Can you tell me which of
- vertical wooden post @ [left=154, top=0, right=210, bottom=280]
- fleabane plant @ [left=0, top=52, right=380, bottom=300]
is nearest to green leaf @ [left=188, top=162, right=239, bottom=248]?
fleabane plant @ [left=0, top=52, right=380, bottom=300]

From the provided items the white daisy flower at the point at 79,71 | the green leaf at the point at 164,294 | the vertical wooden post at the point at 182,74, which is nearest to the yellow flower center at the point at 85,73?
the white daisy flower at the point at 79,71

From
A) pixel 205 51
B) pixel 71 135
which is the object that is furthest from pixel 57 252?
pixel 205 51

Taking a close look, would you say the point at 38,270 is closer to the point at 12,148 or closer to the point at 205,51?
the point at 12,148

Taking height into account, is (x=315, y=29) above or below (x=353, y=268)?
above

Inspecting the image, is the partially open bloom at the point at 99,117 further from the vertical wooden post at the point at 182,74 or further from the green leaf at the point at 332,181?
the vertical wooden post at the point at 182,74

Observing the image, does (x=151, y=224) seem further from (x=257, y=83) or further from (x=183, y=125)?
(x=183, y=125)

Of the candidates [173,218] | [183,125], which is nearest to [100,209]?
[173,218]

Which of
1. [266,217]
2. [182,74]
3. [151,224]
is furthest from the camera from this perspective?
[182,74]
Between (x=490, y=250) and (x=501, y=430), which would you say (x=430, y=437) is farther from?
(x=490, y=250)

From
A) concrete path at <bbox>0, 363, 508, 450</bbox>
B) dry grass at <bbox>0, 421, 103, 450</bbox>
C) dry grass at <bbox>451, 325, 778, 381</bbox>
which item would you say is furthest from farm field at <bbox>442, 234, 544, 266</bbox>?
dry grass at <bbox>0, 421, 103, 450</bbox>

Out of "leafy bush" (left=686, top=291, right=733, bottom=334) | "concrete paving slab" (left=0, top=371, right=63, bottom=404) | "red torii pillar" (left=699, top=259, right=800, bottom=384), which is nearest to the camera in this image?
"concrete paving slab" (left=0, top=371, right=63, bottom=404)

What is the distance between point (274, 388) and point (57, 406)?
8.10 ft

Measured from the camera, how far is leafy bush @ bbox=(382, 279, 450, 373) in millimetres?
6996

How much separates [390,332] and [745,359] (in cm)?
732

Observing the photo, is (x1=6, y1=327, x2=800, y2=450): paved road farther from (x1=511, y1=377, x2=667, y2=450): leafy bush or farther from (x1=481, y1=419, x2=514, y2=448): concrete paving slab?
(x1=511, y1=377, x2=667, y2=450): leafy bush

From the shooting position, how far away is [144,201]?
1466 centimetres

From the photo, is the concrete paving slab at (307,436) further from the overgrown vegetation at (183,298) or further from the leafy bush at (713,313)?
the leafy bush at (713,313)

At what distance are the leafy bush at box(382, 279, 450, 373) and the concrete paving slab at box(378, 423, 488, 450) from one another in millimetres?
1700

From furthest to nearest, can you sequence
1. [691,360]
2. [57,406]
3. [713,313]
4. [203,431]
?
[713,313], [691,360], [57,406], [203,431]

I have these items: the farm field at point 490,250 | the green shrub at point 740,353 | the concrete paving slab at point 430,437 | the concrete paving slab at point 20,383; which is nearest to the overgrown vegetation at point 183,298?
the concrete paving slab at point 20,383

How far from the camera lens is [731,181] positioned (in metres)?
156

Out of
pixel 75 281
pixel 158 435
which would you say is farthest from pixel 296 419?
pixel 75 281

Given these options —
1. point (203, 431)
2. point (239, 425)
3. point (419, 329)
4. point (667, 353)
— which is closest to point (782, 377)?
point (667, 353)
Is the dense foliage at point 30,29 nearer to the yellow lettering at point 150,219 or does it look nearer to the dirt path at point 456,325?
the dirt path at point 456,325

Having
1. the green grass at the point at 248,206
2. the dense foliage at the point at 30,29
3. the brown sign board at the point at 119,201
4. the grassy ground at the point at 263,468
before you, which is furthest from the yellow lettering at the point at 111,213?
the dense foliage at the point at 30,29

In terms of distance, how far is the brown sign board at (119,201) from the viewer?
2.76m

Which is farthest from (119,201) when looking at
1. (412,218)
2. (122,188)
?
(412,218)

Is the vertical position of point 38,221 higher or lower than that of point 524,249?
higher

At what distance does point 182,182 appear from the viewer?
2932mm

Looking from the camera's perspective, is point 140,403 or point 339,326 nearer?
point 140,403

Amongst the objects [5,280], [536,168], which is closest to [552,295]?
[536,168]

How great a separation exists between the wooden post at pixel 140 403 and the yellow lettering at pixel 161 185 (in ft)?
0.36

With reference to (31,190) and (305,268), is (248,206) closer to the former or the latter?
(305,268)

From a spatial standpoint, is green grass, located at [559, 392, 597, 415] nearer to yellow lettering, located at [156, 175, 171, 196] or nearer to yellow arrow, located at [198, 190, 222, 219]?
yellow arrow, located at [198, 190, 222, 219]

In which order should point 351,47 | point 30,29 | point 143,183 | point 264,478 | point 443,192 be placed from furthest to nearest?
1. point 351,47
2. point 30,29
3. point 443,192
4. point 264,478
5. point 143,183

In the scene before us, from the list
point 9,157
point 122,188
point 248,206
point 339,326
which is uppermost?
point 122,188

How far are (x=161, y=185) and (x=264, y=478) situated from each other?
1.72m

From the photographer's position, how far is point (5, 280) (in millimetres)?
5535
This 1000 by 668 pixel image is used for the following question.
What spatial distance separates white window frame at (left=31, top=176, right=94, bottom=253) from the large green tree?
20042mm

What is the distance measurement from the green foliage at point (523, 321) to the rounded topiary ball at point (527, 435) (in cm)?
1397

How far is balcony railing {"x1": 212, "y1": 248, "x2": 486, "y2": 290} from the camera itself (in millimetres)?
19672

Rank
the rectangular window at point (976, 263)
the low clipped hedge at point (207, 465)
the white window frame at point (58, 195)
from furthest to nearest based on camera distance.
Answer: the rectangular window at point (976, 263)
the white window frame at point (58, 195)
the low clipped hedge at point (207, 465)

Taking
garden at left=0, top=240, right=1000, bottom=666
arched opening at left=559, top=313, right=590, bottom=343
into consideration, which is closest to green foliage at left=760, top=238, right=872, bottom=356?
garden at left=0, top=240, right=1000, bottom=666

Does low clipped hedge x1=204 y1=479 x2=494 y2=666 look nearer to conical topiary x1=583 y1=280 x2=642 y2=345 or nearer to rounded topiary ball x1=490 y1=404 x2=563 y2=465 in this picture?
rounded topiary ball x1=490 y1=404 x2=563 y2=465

━━━━

_WORK TO COMPLETE_:
Turn the lines from the start of the rows through the line containing "is nearest to green" into a Markdown table with the columns Line and Text. Number each line and omit blank lines.

_ANSWER TO THE PROBLEM_:
| Line | Text |
|---|---|
| 1 | Can you tell me which of |
| 2 | - vertical wooden post @ [left=154, top=0, right=210, bottom=280] |
| 3 | - fleabane plant @ [left=0, top=52, right=380, bottom=300] |
| 4 | is nearest to green leaf @ [left=188, top=162, right=239, bottom=248]? |